Their restaurants, made to resemble the famed Chicago Water Tower, were eye-catching, distinctive, octagonal buttresses, crenelated towers, and a parapet wall. Here, well before Huey Long, “every man was king.” The look was pristine, sparkling white porcelain enamel on steel exteriors, stainless steel interiors, employees outfitted with spotless uniforms… never sprinkled with the blood of what you were eating.
Now they could turn their full attention to the most important thing of all… the taste.
First, Founder Anderson invented the hamburger bun, as well as the kitchen assembly line that gave rise to the modern fast-food industry. Due to White Castle’s innovation of chain-wide standardized methods, customers could be sure they would receive the same product in every one of their restaurants; here, too, they lead the way, as they embarked on sure and certain growth.
Since nothing of the mechanized fast-foot industry existed, it all had to be imagined, attempted, instituted, tried, and re-tried, the tested way of progress for people unafraid to risk, to attempt, to improve, and improve some more. It was the American way, and it was a certain formula for greatness.
White Castle, and the hamburger at its center, was a significant part of this glorious cycle of never-ending improvement.
Anderson developed an efficient method for cooking hamburgers, using freshly ground beef and fresh onions. The ground beef was formed into balls by machine, eighteen to a pound, or forty per kilogram. The balls were placed on a hot grill and topped with a handful of fresh, thinly shredded onion. Then they were flipped so that the onion was under the ball.
The ball was then squashed down, turning the ball into a very thin patty. The bottom of the bun was then placed atop the cooking patty with the other half of the bun on top of that so that the juices and steam from the beef and onion would permeate the bun. After grilling, a slice of dill pickle was inserted before serving on its distinctive square bun available at White Castle only. This was the famous “slider”.

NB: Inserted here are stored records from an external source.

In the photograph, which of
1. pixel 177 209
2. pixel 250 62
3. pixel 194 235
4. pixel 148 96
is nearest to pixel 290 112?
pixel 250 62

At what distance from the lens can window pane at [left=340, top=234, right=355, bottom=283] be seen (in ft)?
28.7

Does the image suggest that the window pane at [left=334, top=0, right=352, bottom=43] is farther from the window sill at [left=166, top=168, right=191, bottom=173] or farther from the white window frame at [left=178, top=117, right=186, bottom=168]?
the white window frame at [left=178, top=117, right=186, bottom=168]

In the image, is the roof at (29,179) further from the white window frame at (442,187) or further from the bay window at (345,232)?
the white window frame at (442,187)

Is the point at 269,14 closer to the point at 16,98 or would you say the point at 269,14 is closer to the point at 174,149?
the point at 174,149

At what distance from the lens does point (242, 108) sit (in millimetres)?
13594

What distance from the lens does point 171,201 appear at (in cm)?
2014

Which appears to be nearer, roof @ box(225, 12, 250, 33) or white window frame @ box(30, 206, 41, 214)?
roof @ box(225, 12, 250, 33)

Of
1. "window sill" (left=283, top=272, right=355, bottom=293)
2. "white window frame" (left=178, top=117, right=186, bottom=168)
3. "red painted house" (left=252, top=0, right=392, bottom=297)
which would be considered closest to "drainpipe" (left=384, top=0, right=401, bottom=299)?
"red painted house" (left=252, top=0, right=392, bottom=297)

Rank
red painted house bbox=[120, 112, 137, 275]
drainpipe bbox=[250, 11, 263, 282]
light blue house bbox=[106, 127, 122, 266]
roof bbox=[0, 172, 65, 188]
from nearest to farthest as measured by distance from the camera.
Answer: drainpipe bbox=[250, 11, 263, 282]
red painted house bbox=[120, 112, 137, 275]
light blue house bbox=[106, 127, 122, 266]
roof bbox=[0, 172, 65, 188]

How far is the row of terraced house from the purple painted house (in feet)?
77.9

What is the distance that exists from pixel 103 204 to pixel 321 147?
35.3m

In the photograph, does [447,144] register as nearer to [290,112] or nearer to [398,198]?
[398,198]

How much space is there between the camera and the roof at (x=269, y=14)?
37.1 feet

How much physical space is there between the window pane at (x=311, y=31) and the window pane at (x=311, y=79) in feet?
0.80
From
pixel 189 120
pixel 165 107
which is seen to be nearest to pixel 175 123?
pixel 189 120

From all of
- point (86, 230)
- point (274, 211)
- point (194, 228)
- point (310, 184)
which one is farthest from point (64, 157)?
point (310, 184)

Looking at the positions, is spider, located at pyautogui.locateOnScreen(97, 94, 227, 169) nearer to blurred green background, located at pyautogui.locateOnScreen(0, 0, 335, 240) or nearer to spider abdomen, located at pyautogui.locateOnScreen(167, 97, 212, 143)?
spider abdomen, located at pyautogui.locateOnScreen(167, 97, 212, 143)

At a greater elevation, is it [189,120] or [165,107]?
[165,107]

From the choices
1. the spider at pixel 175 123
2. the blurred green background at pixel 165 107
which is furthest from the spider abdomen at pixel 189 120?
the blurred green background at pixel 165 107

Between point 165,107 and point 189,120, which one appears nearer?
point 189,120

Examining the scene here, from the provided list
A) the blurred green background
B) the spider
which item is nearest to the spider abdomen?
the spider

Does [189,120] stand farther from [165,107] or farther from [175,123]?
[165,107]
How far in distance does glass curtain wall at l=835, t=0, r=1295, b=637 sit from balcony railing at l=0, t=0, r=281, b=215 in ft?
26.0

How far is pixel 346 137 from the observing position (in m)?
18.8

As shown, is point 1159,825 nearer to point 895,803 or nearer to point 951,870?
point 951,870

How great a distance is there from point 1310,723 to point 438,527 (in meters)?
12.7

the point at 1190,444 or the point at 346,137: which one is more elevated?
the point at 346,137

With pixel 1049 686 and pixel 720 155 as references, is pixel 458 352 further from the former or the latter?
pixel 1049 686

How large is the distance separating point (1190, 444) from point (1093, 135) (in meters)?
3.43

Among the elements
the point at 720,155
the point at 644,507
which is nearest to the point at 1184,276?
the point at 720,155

Now, putting it all together, you didn’t just have a burger and fries… you had an event, a feast for nose, eye, tongue and brain. You stopped at other burger joints because you were hungry and couldn’t wait any longer for relief at someplace better. You went to White Castle for satisfaction, gratification, bliss.
On this basis White Castle grew, keeping its price, a dime apiece, fair, affordable. Then, in 1933, Ingram bought out Anderson, moving to Columbus, Ohio. The new owner refused to franchise or take on debt to expand, and so White Castle fell behind other purveyors of burgers, relatively small at 420 White Castle outlets; the one I visited assiduously when I studied at Harvard, in Central Square, bit the dust, to my acute despair.
Somewhere along the line the unyielding insistence on growth, improvement, and no limits whatsoever, died. When I called White Castle’s corporate offices yesterday to see how I could buy the product by mail, the voice at the other end of the line was of the “couldn’t be bothered” variety, dismissive, unhelpful, eager to get me off the line and go back to her nails and jeremiads. Thus the dedicated, devoted “cravers” of company lore are cast aside and dismissed. And so as White Castle goes, the once great nation goes… and we are saddened and bereft.